[WHAT YOU NEED TO DO] Rewrite the stretch from the line containing "Which is the" through the end of the listing, changing "horizontal metal bar" to "steel crossbar" and keeping everything else the same.

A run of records
+ + + +

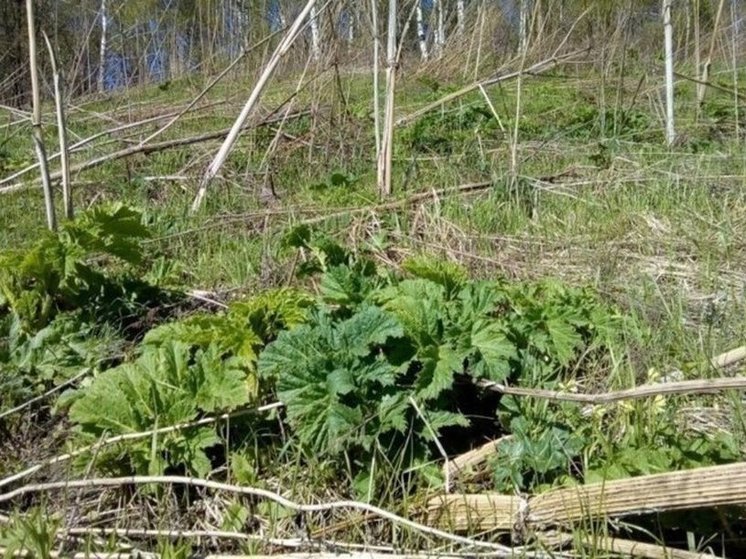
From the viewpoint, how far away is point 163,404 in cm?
138

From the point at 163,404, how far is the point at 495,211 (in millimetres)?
1797

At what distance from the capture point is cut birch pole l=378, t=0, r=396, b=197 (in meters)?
2.91

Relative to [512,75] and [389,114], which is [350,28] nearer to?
[512,75]

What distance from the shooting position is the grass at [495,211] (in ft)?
5.98

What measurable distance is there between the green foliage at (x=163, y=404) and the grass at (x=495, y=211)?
0.16 meters

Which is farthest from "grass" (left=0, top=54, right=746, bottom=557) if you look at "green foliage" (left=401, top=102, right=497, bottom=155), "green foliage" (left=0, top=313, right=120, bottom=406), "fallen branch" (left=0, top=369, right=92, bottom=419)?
"green foliage" (left=0, top=313, right=120, bottom=406)

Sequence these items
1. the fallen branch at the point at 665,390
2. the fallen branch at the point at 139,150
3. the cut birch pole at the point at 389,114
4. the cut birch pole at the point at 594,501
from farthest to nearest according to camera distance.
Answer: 1. the fallen branch at the point at 139,150
2. the cut birch pole at the point at 389,114
3. the cut birch pole at the point at 594,501
4. the fallen branch at the point at 665,390

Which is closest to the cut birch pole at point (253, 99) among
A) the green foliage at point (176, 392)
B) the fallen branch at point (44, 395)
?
the fallen branch at point (44, 395)

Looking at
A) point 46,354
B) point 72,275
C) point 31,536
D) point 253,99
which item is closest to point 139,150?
point 253,99

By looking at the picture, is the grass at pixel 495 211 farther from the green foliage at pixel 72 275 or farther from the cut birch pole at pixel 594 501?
the green foliage at pixel 72 275

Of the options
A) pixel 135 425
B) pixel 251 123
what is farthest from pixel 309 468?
pixel 251 123

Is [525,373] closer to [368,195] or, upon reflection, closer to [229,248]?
[229,248]

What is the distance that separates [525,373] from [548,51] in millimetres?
4463

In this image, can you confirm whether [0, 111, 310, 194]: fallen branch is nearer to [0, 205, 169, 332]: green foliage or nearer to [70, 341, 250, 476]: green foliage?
[0, 205, 169, 332]: green foliage
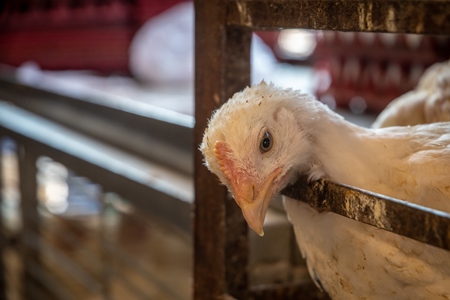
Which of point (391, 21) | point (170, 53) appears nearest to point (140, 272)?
point (391, 21)

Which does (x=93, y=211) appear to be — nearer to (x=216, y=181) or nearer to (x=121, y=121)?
(x=121, y=121)

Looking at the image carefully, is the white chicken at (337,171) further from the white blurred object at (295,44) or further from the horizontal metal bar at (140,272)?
the white blurred object at (295,44)

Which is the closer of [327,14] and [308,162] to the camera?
[327,14]

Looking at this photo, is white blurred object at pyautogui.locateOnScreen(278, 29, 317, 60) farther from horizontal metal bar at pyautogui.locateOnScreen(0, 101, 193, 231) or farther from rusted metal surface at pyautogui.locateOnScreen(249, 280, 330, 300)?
rusted metal surface at pyautogui.locateOnScreen(249, 280, 330, 300)

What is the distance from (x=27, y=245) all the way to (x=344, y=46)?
68.1 inches

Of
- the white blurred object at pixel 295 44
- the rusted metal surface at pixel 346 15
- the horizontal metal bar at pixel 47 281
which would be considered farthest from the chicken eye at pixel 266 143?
the white blurred object at pixel 295 44

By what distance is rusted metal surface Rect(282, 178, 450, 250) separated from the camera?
70 cm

+ + + +

[WRITTEN RESPONSE]
Which is the closer of [327,14] and [308,162] to the camera?
[327,14]

Looking at this photo, is white blurred object at pyautogui.locateOnScreen(278, 29, 317, 60) farther from steel crossbar at pyautogui.locateOnScreen(0, 101, 193, 231) or farther from rusted metal surface at pyautogui.locateOnScreen(249, 280, 330, 300)?
rusted metal surface at pyautogui.locateOnScreen(249, 280, 330, 300)

What is the distance from (x=27, y=245) all the way to (x=344, y=46)?
68.1 inches

Of
- the white blurred object at pixel 295 44
- the rusted metal surface at pixel 346 15
- the steel crossbar at pixel 47 281
which would be considered farthest from the chicken eye at pixel 266 143?
the white blurred object at pixel 295 44

By what distance is rusted metal surface Rect(282, 178, 450, 250) separated from the camera?
70 cm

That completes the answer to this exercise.